Even though SharePoint permissions can be confusing even for technology teams, Microsoft is designed to allow non-technical folks to manage permissions directly. Prior to SharePoint 2010, there was even a built-in button to easily grant access to all Authenticated Users, or everyone in the organization that’s logged into the domain. What ended up happening is that business users would use this as a short-cut to get people access when needed, rather than managing permissions in a more secure way. With more and more sensitive data being shared on SharePoint servers, this represents a significant area of risk.

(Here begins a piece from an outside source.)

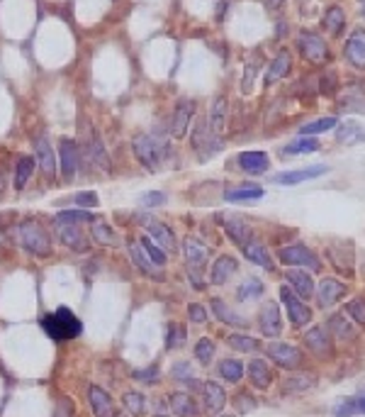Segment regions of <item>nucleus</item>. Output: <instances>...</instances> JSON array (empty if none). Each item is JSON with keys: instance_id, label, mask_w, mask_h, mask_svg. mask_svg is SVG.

The good news is that Varonis DatAdvantage for SharePoint helps organizations make sense of SharePoint permissions by providing intelligence and unobtrusive metadata collection for SharePoint, as it has for years for file systems and (more recently) for Exchange. The SharePoint permissions nightmare ends as critical data governance questions can finally be answered: Who has access to a SharePoint site and what level of access do they have? What have they been accessing? Which SharePoint sites are exposed and contain sensitive data? Most importantly, how do we fix them without disrupting business? SharePoint can be a powerful collaboration tool, but it’s important to understand the data that’s there, who’s using it and what permissions are in place and how those controls are changing.